SELECTED TEXT:
▼
Taylor thought the tipping point was when Frank Dunlop "spilled his guts and wrote down all the names of people that were involved in votes. It was such a rats' nest of co-conspirators at that stage, I thought it was all going to blow up and people were finally going to see what had been going on. I use the expression that it was his day in the Pass of Thermopylae - Dunlop gave so many minnows that the leviathans were able to continue swimming in the deep."

HIS OWN STANCE on politicians is answered by his recollection of a meeting with the anti-Mafia crusader and former mayor of Palermo Leoluca Orlando, surrounded by guards with Uzis, rooftop marksmen, and a selection of speeding cars, one of which he boarded at the last minute.

"I remember sitting in on an interview with him and being impressed beyond belief that there was such a thing as an honest, upright politician who wanted to do away with the Mafia. And shortly after that, two of his magistrates, [Giovanni] Falcone and [Paolo] Borsellino, were blown up. Orlando never knew where his wife or his family were because if he was associated with her, they'd either kill her or kidnap his family. He got to see her about three times a year. I thought, Jesus, this is serious politics. That's a man who is committed."

He came to admire Charlie Haughey during his tribunal appearances. "Although maybe admire is not the word. It was something about the way he handled himself and the fact that he owed so much to the banks - which was basically an accumulation of exorbitant interest. And he brought in the family home-protection act and did so much for artists and writers. Then again, it's like a benevolent despot, isn't it? Do you admire a benevolent despot? The graffiti that went up on the walls in Palermo when Leoluca Orlando started to defeat the Mafia read, 'It was better when it was worse'."
▲
THE TASK:
According to the passage on politicians, how often did Leoluca Orlando get to see his wife?

AVAILABLE DATA:
▼
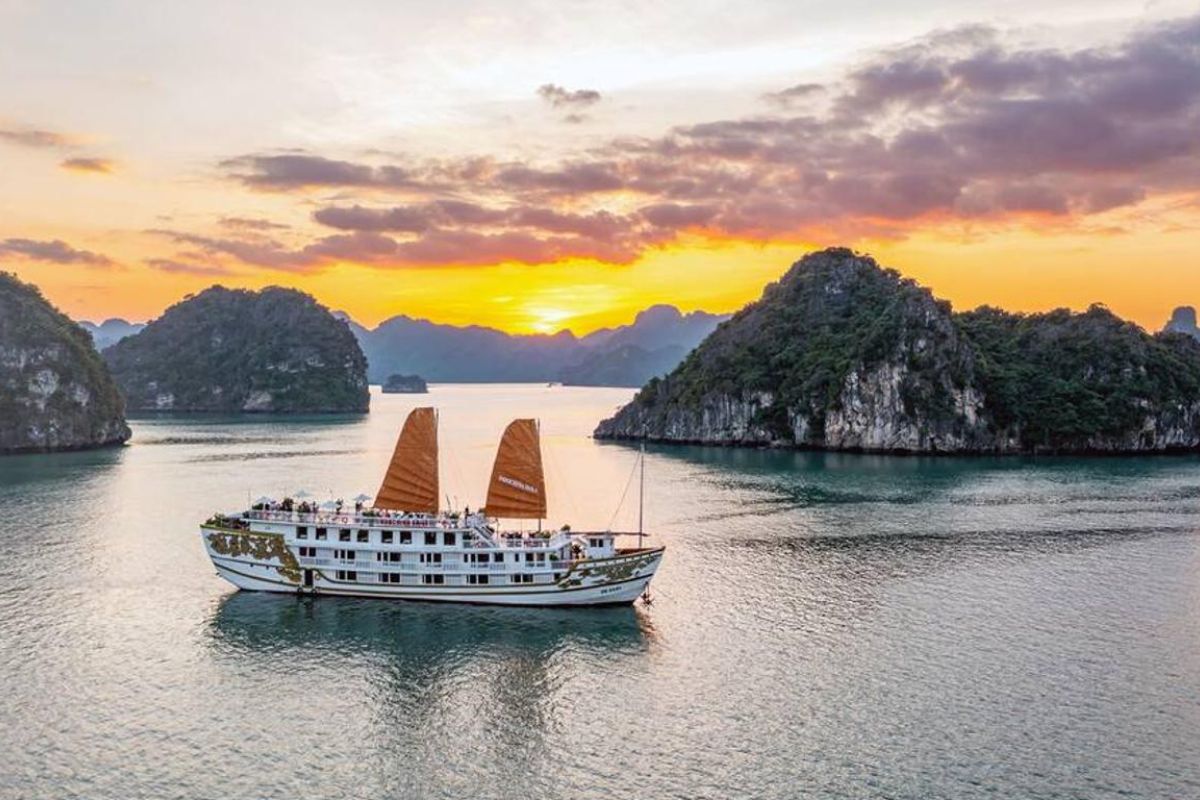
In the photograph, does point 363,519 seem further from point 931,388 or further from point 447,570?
point 931,388

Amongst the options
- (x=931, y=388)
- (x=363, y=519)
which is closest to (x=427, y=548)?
(x=363, y=519)

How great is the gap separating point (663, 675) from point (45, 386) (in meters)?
149

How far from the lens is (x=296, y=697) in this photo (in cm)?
4066

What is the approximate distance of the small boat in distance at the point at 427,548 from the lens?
54.5 meters

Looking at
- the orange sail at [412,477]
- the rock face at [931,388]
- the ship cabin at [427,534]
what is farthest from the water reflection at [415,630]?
the rock face at [931,388]

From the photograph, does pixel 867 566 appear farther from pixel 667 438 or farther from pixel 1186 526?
pixel 667 438

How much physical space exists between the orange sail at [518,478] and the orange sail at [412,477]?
4.04 m

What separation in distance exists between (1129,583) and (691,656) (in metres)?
34.8

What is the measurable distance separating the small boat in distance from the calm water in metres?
1.53

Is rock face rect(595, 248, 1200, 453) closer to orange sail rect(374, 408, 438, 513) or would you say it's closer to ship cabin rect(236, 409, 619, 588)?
ship cabin rect(236, 409, 619, 588)

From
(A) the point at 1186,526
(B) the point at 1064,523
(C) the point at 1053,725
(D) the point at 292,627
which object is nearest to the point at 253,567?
(D) the point at 292,627

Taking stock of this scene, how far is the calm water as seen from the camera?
111ft

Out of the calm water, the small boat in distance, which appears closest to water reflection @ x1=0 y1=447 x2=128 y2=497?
the calm water

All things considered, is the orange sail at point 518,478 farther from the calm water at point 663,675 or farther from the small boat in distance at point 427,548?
the calm water at point 663,675
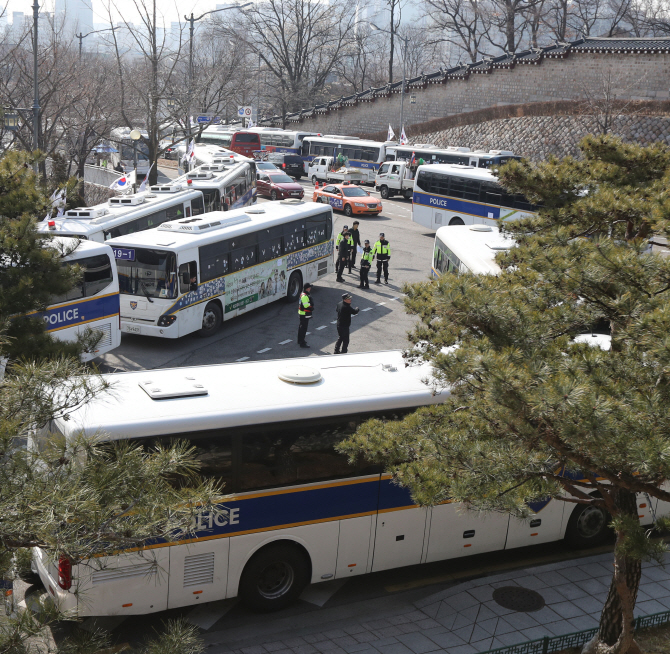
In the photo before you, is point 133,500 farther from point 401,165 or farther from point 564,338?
point 401,165

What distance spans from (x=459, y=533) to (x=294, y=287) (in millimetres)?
12894

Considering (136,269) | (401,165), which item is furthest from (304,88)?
(136,269)

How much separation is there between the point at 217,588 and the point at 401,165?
3429 cm

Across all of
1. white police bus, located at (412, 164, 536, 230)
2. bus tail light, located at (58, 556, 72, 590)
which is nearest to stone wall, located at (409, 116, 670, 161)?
white police bus, located at (412, 164, 536, 230)

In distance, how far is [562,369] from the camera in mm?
4969

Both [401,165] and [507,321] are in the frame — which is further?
[401,165]

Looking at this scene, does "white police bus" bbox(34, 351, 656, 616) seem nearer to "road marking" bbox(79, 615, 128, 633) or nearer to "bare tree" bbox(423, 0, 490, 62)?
"road marking" bbox(79, 615, 128, 633)

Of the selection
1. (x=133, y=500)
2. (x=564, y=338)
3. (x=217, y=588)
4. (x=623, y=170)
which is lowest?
(x=217, y=588)

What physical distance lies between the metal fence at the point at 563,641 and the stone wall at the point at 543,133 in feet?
117

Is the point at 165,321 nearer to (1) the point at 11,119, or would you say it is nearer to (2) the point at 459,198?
(1) the point at 11,119

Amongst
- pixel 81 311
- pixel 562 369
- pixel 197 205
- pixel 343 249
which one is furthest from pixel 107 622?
pixel 197 205

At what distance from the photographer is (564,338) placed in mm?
5574

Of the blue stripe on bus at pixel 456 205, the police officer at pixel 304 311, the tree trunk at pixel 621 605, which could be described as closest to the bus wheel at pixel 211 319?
the police officer at pixel 304 311

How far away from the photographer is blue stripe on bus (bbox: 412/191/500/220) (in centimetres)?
2858
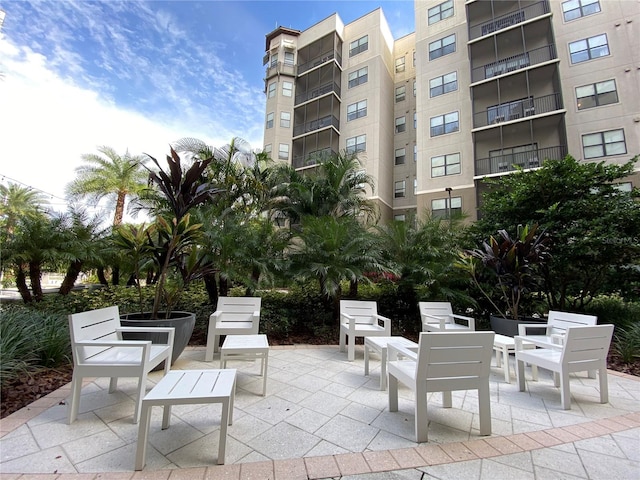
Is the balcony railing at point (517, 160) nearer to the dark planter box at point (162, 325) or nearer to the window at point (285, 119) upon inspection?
the window at point (285, 119)

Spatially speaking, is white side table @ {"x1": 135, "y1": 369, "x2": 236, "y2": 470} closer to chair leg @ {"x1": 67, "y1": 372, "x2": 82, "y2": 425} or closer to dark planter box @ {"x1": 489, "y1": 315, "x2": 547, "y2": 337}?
chair leg @ {"x1": 67, "y1": 372, "x2": 82, "y2": 425}

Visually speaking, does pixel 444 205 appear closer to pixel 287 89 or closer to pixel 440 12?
pixel 440 12

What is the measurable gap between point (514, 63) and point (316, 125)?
11736 mm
▲
EXPECTED OUTPUT:
About three times a year.